Classification of the symmetries and antisymmetries of Rubik's cube

In 2005, Mike Godfrey and me computed the number of of essentially different cubes regarding the 48 symmetries of the cube (group M) and the inversion, see here for details. We used the Lemma of Burnside to find this number. Since then I wondered if it would be possible to confirm this number by explicitly analyzing all possible symmetries/antisymmetries of the cube.

M has 98 subgroups, up to conjugacy there are 33 different subgroups of M and hence 33 different types of symmetries ignoring the inversion. Including the inversion we have 420 subgroups, up to conjugacy there are 131 different subgroups which give us 131 essentially different kinds of symmetry/antisymmetry.

+ + +

Exercise objective
Do these three statements agree with the text on Rubik's cube symmetries? (a) The Lemma of Burnside was used to find the number of essentially different cubes. (b) Up to conjugacy, M has 98 different subgroups. (c) Including the inversion, there are 131 essentially different kinds of symmetry/antisymmetry. For each, answer yes or no and quote the deciding words.

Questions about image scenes
+ + +

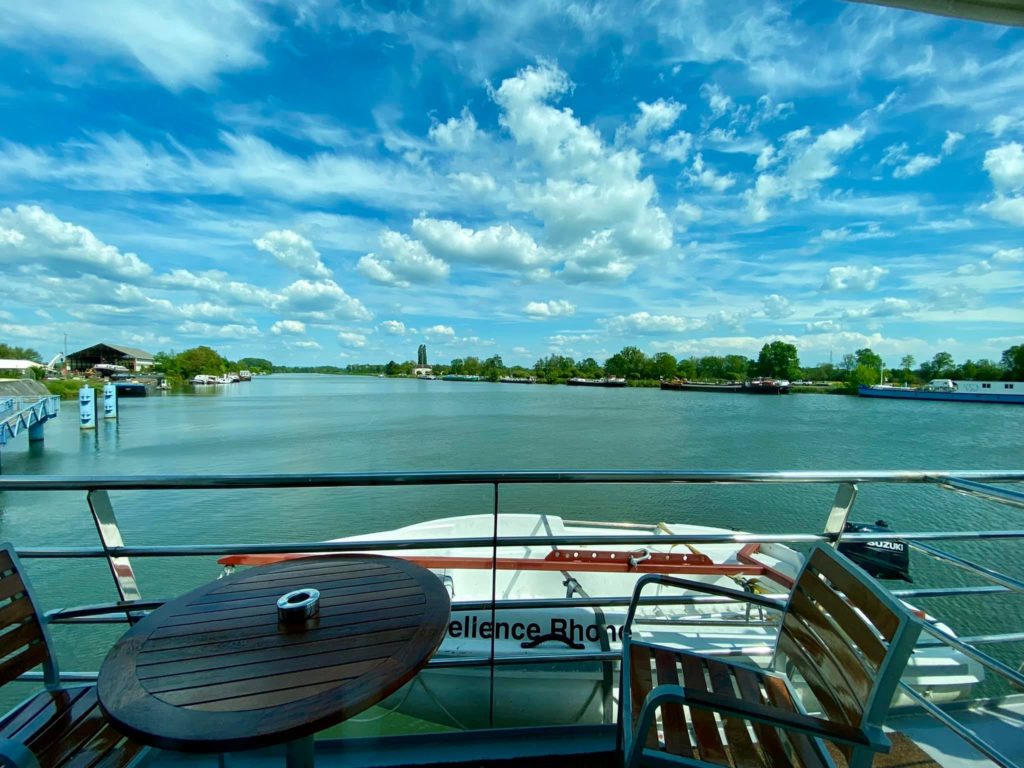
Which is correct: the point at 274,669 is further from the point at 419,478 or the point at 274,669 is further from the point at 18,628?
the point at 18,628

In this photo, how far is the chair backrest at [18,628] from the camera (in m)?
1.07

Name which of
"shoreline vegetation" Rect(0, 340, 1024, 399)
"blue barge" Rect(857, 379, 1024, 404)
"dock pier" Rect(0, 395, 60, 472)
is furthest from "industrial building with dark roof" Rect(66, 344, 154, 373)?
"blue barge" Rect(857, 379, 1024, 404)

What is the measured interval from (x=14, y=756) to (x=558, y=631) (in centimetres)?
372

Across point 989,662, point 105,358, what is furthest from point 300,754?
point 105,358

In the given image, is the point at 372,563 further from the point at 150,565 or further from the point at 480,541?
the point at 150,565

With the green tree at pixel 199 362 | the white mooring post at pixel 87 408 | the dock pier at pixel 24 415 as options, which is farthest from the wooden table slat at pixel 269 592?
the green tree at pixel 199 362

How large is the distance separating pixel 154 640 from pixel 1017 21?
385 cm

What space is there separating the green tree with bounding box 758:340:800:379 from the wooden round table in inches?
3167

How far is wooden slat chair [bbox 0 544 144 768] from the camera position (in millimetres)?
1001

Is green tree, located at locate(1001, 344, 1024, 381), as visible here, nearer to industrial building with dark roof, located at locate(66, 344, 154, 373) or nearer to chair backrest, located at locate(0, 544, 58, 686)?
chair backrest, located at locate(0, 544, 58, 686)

+ + +

Problem solution
(a) Yes: "We used the Lemma of Burnside to find this number."
(b) No: "up to conjugacy there are 33 different subgroups of M"
(c) Yes: "up to conjugacy there are 131 different subgroups which give us 131 essentially different kinds of symmetry/antisymmetry"